Training on this multi-level policy was not only more effective than learning both skills at the same time, but it also allowed the seizing controller to inform the navigation policy. Have a model that estimates the uncertainty of its success (Ours above) can be used to enhance navigation exploration by skipping areas without items to grab, unlike No uncertainty bonus who does not use this information. The model can also be used to relabel the data during training, so that in the unfortunate case where the grip model failed to grasp an object within its reach, the grip policy can still provide a signal by indicating that an object was there but the grip pattern was there. politics has not yet learned to understand it.

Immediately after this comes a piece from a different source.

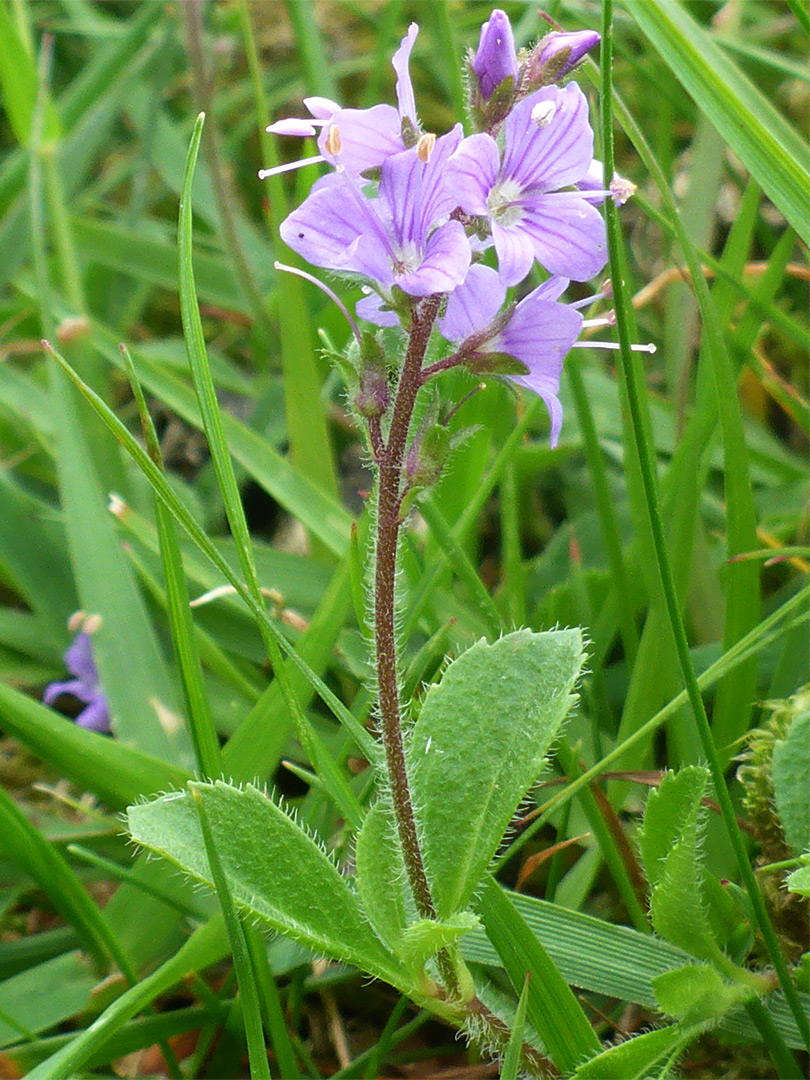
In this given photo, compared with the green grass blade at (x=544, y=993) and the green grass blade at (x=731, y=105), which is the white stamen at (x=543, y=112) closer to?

Additionally, learning modular models has technical advantages. Modular training allows for easier-to-learn skills to be reused and can enable intelligent systems to be built one part at a time. This is beneficial for many reasons, including assessing and understanding security.
Many robotic tasks we see today can be solved with varying levels of success using hand-designed controllers. For our room cleaning task, we designed a hand-designed controller that locates objects using image clustering and turns to the nearest detected object at each step. This expertly designed controller works great on visually protruding ball socks and takes reasonable paths around obstacles. but it cannot quickly learn an optimal path to collect items and it has difficulty dealing with visually diverse pieces.. As shown in Video 3 below, the scripted policy is distracted by the white patterned carpet while trying to locate more white objects to grab.
1)
2)
3)
4)
We show a comparison between (1) our policy at the start of training (2) our policy at the end of training (3) the scripted policy. In (4), we can see the robot’s performance improve over time, and eventually exceed the scripted policy in quickly collecting objects in the room.
Given that we can hire experts to code this hand-designed controller, what is the purpose of learning? A significant limitation of hand-made controllers is that they are tuned for a particular task, such as grasping white objects. When various objects are introduced, which differ in color and shape, the initial agreement may no longer be optimal. Rather than requiring additional manual engineering, our learning-based method is able to adapt to various tasks by collecting its own experience.
However, the more important lesson is that even if the hand-designed controller is capable, the learning agent will eventually outperform it given enough time. This learning process is itself autonomous and takes place while the robot carries out its work, which makes it relatively inexpensive. This shows the ability of learning agents, which can also be seen as developing a general way to perform an “expert manual tuning” process for any type of task. Learning systems have the ability to create the entire robot control algorithm and are not limited to adjusting a few parameters in a script. The key step in this work is enabling these real-world learning systems to autonomously collect the data necessary for successful learning methods.
This article is based on the paper “Fully autonomous reinforcement learning in the real world with applications to mobile manipulation”, presented at CoRL 2021. You can find more details in our paperon our website and the on the video. We provide coded to reproduce our experiments. We thank Sergey Levine for his valuable comments on this blog post.